I’m re-iterating that these moves—NATO troops on the Ukraine’s western borders (in Poland, Slovakia, Hungary, Romania)—in combination with EU Commission president von der Leyen’s incredibly incendiary statement that ‘Ukraine belongs in [the, but more appropriately to] EU’, as reported by Politico, is suggestive of the eventual break-up, or division, of Ukraine into a pro-Russian sphere (consisting perhaps of one larger or at least three or more ‘independent’ states) and a ‘rest-Ukraine’ in the western areas. Basically, a Korean ‘solution’ to the currentmess.
Q: how would that come about, pray tell?
Well, you have a borderline delusional Zelensky ‘government’ in Kiev that’s cheered on by the EU and their masters in DC; there are NATO troops placed at Ukraine’s western borders. Add to that the utter confusion and ignorance of ‘Western’ elites in politics and media that are cheering each other ‘forwards’ (eastwards): Germany pledged 100 billion € for ‘defence’, sent combat troops to Slovakia, and is constantly chided by the Ukrainian ambassador. (Incidentally, former high-level aide to W German chancellor Willy Brandt, Albrecht Müller, decried the ‘lack of autonomy’, if not sovereignty, on part of Germany that allows such outrageous statements by a diplomatic ‘guest’ to push the government around. I agree with Mr. Müller on this one: it tells everyone about the ‘true’ masters in DC, but I digress.)

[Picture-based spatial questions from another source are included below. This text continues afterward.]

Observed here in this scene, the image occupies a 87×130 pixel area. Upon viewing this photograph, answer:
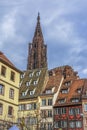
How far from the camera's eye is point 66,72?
302 feet

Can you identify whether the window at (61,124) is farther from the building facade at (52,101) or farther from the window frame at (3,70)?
the window frame at (3,70)

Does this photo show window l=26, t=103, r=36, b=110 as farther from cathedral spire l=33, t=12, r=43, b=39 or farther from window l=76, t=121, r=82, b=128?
cathedral spire l=33, t=12, r=43, b=39

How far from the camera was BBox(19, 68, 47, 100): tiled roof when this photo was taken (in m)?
80.1

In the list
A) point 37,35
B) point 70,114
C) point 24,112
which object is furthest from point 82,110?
point 37,35

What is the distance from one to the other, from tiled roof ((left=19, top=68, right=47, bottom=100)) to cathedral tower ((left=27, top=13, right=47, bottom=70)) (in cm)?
5793

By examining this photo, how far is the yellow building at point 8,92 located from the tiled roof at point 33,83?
2441cm

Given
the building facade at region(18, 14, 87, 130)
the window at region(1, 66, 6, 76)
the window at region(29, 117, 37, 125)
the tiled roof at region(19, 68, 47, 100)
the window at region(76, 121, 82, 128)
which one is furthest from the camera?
the tiled roof at region(19, 68, 47, 100)

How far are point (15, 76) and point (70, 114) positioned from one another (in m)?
24.3

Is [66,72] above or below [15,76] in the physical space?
above

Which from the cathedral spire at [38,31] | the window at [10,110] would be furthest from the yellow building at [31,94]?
the cathedral spire at [38,31]

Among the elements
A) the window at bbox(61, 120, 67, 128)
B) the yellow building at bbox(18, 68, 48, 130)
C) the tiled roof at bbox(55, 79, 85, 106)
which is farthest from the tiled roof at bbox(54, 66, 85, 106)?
the yellow building at bbox(18, 68, 48, 130)

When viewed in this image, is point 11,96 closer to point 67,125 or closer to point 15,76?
point 15,76

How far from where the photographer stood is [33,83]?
82.8 m

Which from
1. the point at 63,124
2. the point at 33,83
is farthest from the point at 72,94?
the point at 33,83
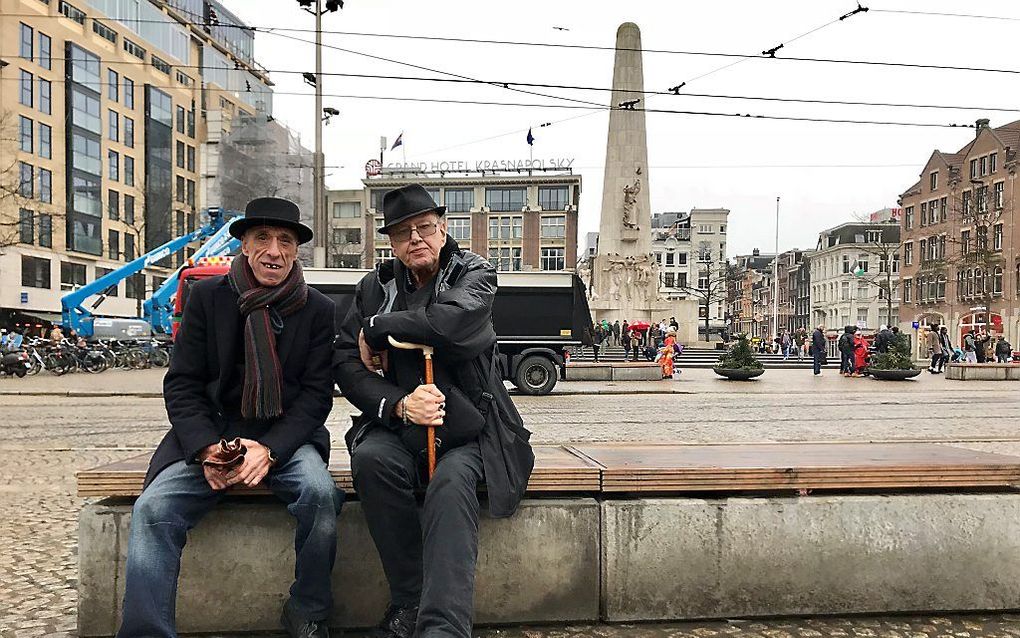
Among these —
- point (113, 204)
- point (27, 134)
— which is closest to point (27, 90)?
point (27, 134)

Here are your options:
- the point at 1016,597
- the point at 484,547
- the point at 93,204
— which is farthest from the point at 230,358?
the point at 93,204

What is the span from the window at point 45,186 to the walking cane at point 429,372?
5088 cm

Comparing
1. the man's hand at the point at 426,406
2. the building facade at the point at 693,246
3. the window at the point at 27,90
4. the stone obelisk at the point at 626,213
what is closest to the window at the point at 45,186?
the window at the point at 27,90

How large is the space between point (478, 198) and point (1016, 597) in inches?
3375

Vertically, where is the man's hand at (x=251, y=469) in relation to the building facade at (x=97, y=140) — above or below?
below

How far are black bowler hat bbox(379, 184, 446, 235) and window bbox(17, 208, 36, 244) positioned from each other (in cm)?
4598

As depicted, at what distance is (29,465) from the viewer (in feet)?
25.6

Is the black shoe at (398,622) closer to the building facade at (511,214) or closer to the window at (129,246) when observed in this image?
the window at (129,246)

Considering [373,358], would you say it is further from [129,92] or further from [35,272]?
[129,92]

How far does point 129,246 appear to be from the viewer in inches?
2202

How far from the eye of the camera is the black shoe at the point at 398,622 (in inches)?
124

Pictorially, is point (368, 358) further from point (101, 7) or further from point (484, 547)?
point (101, 7)

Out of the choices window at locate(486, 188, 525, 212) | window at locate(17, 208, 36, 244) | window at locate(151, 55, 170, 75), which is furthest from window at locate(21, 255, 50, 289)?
window at locate(486, 188, 525, 212)

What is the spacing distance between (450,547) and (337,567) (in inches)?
25.1
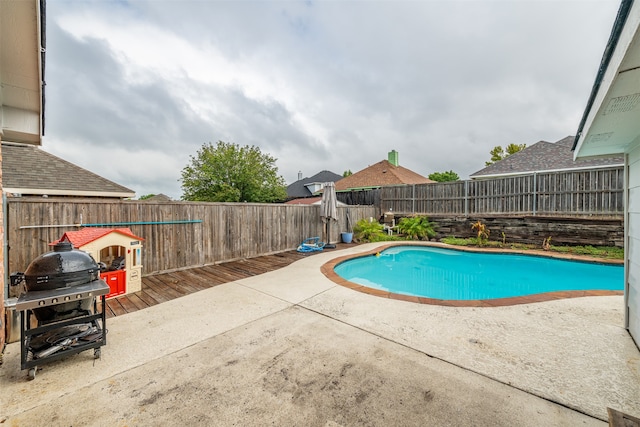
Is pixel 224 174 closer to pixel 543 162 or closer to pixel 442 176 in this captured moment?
A: pixel 543 162

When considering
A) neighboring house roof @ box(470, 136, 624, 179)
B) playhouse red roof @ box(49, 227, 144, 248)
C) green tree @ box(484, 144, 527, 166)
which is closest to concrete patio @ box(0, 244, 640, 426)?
playhouse red roof @ box(49, 227, 144, 248)

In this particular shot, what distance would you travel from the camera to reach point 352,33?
754 centimetres

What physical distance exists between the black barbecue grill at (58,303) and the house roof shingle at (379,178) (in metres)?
16.8

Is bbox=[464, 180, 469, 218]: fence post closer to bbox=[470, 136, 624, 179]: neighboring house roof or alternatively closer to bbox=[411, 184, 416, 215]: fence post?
bbox=[411, 184, 416, 215]: fence post

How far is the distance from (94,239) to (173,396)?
2.93 metres

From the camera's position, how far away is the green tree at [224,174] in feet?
56.9

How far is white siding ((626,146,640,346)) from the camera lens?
2.32m

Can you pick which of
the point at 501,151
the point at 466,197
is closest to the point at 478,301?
the point at 466,197

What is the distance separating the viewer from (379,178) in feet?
60.5

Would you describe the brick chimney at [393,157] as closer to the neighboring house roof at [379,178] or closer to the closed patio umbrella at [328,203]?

As I wrote the other day, images of refugees trying to get out—many of whom, incidentally, consisting of men aged 18-60, which the Kiev régime is trying to force into the army (in the olden times, this practice used to be called ‘pressgang’, and it was notorious, to say the least), but these are amplified be both state and de facto state media to whip up a frenzy, or at least some support among the population, to ‘do something’ about this.

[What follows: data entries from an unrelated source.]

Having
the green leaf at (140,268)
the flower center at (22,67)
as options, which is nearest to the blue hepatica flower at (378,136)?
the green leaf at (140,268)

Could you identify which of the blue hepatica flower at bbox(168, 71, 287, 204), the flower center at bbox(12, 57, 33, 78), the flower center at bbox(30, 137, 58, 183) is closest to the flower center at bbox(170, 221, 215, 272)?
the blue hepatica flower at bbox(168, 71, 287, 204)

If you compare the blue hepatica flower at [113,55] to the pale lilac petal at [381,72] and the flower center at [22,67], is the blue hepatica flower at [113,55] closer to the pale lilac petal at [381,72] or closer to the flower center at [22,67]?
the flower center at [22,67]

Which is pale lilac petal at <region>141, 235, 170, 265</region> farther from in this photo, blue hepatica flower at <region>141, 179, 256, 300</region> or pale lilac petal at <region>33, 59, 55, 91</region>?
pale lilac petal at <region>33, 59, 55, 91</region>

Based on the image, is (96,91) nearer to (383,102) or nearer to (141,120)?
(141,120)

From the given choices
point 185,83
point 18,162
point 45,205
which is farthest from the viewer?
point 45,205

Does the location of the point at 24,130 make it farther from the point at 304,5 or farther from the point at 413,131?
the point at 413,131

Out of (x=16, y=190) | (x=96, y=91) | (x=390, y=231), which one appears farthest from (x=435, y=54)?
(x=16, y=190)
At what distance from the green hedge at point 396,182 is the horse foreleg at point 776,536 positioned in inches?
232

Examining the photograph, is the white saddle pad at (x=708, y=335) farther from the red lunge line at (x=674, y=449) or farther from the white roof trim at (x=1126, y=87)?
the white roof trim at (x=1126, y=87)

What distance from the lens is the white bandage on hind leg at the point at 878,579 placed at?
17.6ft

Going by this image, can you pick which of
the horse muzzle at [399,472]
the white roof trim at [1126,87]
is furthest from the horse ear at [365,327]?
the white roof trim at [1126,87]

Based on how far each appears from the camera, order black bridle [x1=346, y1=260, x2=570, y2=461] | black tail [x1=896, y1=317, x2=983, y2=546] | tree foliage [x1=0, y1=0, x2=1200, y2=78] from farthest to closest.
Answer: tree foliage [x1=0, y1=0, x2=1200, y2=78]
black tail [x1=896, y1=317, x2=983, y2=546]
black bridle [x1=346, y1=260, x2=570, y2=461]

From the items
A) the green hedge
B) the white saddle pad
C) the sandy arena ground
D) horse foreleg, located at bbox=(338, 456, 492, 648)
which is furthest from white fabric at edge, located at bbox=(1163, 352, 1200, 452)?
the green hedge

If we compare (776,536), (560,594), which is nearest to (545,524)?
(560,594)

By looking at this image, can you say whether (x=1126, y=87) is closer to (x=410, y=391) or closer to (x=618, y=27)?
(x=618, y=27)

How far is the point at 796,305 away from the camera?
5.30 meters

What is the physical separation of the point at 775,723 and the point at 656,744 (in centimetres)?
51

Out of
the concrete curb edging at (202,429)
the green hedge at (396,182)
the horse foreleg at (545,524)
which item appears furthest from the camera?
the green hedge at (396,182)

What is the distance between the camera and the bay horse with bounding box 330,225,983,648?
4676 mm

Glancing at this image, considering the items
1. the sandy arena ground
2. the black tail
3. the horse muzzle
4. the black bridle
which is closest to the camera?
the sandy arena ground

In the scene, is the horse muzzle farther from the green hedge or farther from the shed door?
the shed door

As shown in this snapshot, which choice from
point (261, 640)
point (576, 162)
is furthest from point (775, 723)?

At that point, it becomes ‘thinkable’ to send NATO troops into western Ukraine on ‘humanitarian’ grounds (think: R2P), at which point the Russian leadership will simply say ‘look, we’ve done the same’ in the Donbass, adding ‘take all the neo-nazis you want, and please keep them’.

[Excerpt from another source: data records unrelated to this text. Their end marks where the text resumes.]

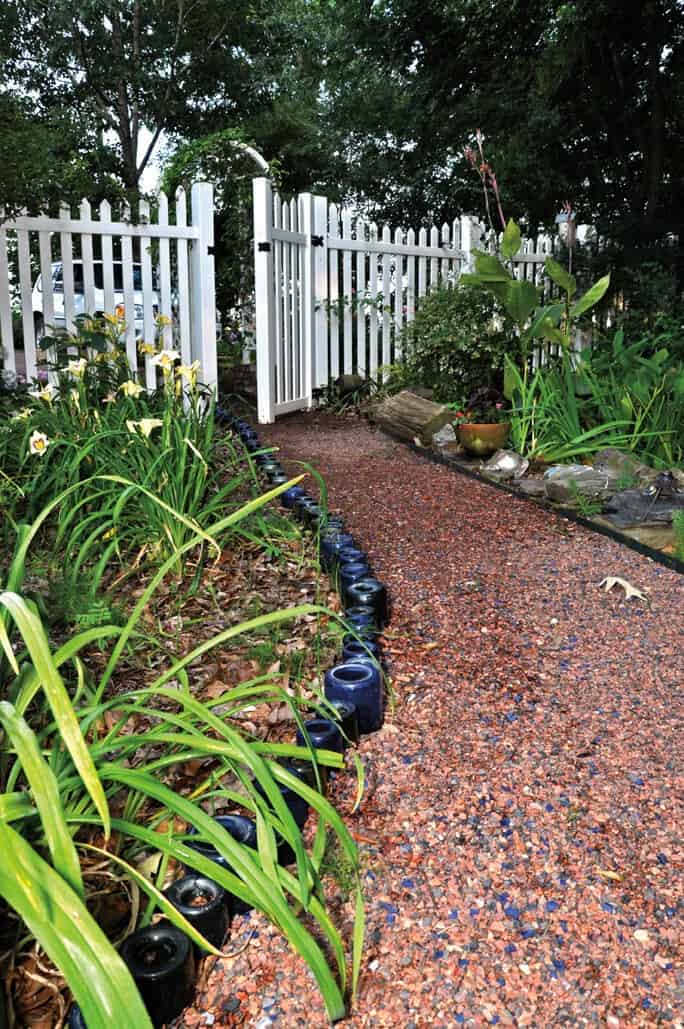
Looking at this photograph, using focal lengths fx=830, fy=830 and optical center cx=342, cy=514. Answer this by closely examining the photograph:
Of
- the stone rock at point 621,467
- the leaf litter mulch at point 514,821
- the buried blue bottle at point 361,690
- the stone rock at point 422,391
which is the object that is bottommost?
the leaf litter mulch at point 514,821

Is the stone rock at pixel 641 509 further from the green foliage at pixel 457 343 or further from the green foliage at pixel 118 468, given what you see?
the green foliage at pixel 457 343

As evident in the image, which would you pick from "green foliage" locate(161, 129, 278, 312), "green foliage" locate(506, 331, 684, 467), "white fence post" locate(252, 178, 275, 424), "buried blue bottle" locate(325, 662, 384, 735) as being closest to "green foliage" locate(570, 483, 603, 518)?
"green foliage" locate(506, 331, 684, 467)

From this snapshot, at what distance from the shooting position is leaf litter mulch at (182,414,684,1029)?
1.17 meters

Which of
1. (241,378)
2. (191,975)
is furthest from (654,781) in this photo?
(241,378)

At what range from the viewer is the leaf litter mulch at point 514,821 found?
117 centimetres

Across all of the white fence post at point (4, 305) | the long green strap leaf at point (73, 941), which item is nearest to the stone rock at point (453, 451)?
the white fence post at point (4, 305)

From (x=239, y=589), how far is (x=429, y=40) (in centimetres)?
968

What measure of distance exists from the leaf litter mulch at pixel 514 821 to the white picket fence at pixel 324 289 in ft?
12.9

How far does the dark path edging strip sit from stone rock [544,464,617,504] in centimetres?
7

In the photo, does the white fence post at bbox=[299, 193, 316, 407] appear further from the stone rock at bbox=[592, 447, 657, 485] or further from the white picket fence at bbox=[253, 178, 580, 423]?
the stone rock at bbox=[592, 447, 657, 485]

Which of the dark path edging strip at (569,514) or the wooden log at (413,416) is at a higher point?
the wooden log at (413,416)

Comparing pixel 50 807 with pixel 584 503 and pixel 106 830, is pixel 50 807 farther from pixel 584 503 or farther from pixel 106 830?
pixel 584 503

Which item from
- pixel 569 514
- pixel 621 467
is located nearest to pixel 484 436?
pixel 621 467

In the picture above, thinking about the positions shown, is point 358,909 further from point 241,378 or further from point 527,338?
point 241,378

So, we’ll see a path towards the ‘Koreanisation’ of Ukraine, with a Kiev-government-in-exile in Lvov, ‘supported’ by the EU (by which is meant: paid for by European money at the behest of the swamp creatures in DC).
Q: o.k., I can see that this isn’t some outlandish theory of yours, I admit this is actually a distinct possibility as it allows both major players (the ‘West’ and Russia) to claim that they’ve ‘done something’. So, what about Zelensky and his crew?
Now, that’s the thing where I’m fully on the side of the people and, incidentally, Russian allegations of criminal behaviour on part of the Kiev régime. Handing out assault rifles to civilians and trying to conjure up a kind of civilian mass uprising, a kind of Götterdämmerung 2.0 in Kiev is both idiotic and criminal. As anyone who ever trained in the military (I did eight months with the Austrian army a long time ago and regularly handled live ammunition) knows, it’s comparatively easy to use these weapons, but that doesn’t mean you know what you’re doing.
I want to be crystal clear about what the disbursement of such weapons among certain parts of the civilian population in Kiev is: it’s a crime, and I fully support the notion that Zelensky and his ilk shall stand trial, ideally in Kiev in front of their fellow Ukrainians. On this, check out ‘Coach Red Pill’ (Gonzalo Lira) from a hotel room in Kiev, over here.
Furthermore, check out Russ Bentley and Alina Lipp, both reporting independently from the Donbass, over here, if you’re up for that.
More soon.
Re: Koreanisation of Ukraine
Have you seen this video?
https://www.youtube.com/watch?v=JrMiSQAGOS4
He says that a situation where Eastern Ukraine becomes a part of Russia, and Western Ukraine joins NATO, is precisely the sort of situation one would want to avoid. To many nukes too close to each other. Alas, that may be the best scenario that still remains possible. Can you see a (realistic) outcome that would be better?
Financial over politics... we'll die because of that... The real enemy is Wall Street and their gangs!